Collected data entries:

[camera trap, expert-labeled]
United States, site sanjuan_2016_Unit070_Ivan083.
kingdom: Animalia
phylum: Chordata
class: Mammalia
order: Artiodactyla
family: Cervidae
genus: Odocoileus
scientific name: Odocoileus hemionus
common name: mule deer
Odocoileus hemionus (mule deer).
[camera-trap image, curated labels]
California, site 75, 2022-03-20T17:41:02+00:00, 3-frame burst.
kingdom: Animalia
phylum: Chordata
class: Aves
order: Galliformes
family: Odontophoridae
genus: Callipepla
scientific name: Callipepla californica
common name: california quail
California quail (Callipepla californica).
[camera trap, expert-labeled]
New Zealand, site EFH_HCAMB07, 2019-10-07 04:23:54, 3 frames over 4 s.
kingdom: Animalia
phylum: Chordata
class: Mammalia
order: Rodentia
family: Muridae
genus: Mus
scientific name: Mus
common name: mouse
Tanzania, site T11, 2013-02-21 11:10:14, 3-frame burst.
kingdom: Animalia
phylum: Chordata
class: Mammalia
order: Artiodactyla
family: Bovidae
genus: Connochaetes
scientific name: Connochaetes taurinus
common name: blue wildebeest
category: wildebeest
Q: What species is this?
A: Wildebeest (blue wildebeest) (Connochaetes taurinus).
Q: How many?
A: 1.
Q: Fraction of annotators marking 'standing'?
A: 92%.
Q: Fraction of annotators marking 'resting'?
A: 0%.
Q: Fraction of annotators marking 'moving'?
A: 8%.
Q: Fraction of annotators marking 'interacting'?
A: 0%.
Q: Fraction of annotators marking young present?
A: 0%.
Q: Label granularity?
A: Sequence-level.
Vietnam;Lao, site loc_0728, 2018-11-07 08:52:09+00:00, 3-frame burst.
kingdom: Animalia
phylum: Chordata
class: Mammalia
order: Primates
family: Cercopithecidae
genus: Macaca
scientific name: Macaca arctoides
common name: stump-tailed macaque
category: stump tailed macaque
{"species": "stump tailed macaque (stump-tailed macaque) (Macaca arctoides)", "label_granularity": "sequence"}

Your instructions
Pull each line containing the word "burst" out of the data above.

Task solution
California, site 75, 2022-03-20T17:41:02+00:00, 3-frame burst.
Tanzania, site T11, 2013-02-21 11:10:14, 3-frame burst.
Vietnam;Lao, site loc_0728, 2018-11-07 08:52:09+00:00, 3-frame burst.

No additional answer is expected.